Ante este escenario, también se ha solicitado la participación del Instituto Nacional de los Pueblos Indígenas (INPI), encabezado por Adelfo Regino Montes, con el objetivo de facilitar un diálogo entre las autoridades ambientales y el autogobierno de Cherán.
La intención, afirman quienes impulsan esta petición, no es confrontar a la comunidad ni descalificar una tradición ancestral, sino encontrar mecanismos que permitan proteger la biodiversidad sin vulnerar los derechos culturales del pueblo p´urhépecha.

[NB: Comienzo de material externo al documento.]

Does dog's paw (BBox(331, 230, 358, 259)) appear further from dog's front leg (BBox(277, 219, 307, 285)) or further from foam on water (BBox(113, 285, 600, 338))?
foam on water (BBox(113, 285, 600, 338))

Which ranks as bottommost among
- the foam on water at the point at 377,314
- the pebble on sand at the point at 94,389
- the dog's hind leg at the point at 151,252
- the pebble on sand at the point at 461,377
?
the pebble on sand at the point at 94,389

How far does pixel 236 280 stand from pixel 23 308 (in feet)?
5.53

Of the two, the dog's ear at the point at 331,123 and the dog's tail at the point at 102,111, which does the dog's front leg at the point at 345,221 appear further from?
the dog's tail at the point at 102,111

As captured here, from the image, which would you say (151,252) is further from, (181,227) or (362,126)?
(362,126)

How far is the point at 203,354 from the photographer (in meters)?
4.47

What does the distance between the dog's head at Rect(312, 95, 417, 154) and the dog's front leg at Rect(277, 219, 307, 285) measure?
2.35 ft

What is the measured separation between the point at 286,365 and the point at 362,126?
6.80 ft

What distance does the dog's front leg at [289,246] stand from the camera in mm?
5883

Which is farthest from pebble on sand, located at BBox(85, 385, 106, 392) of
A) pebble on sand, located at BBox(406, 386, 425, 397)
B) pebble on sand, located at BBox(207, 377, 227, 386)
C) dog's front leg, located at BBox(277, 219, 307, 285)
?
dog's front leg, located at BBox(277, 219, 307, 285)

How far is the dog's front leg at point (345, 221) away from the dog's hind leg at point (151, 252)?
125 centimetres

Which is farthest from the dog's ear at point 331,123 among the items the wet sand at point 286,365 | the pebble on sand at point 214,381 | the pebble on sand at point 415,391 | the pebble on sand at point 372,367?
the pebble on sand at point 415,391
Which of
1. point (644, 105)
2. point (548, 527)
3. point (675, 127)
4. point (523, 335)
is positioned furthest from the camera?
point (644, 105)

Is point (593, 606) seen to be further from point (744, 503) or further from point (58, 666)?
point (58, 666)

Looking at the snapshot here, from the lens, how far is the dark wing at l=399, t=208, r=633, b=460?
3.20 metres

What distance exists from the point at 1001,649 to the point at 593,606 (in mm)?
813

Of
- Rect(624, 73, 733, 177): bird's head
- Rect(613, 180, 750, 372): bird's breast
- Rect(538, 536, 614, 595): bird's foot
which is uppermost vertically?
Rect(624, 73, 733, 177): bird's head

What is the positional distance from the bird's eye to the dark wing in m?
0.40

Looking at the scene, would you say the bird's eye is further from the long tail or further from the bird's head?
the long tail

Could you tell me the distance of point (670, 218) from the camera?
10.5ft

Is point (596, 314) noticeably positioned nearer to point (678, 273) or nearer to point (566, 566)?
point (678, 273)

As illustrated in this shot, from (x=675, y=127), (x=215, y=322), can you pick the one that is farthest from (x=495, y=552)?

La Secretaría de Medio Ambiente y Recursos Naturales (SEMARNAT), encabezada por Alicia Bárcena, también ha sido señalada por organizaciones ambientales que consideran necesario establecer una estrategia nacional para abordar festividades que involucren el uso de fauna silvestre o especies protegidas.
El caso de Cherán vuelve a poner sobre la mesa una discusión cada vez más frecuente en México y en otras partes del mundo: cómo preservar tradiciones históricas en una época marcada por la crisis climática, la desaparición de especies y la necesidad de construir una nueva relación con la naturaleza.
Para quienes defienden la protección de la biodiversidad, la pregunta ya no es si una tradición tiene valor cultural.
La pregunta es si puede seguir realizándose exactamente igual cuando algunas de las formas de vida que la hicieron posible se encuentran hoy bajo amenaza.
Y mientras el debate continúa, permanece una exigencia concreta dirigida a las autoridades ambientales: actuar para proteger a los animales y especies que podrían resultar afectados durante las celebraciones actuales, antes de que el daño sea irreversible.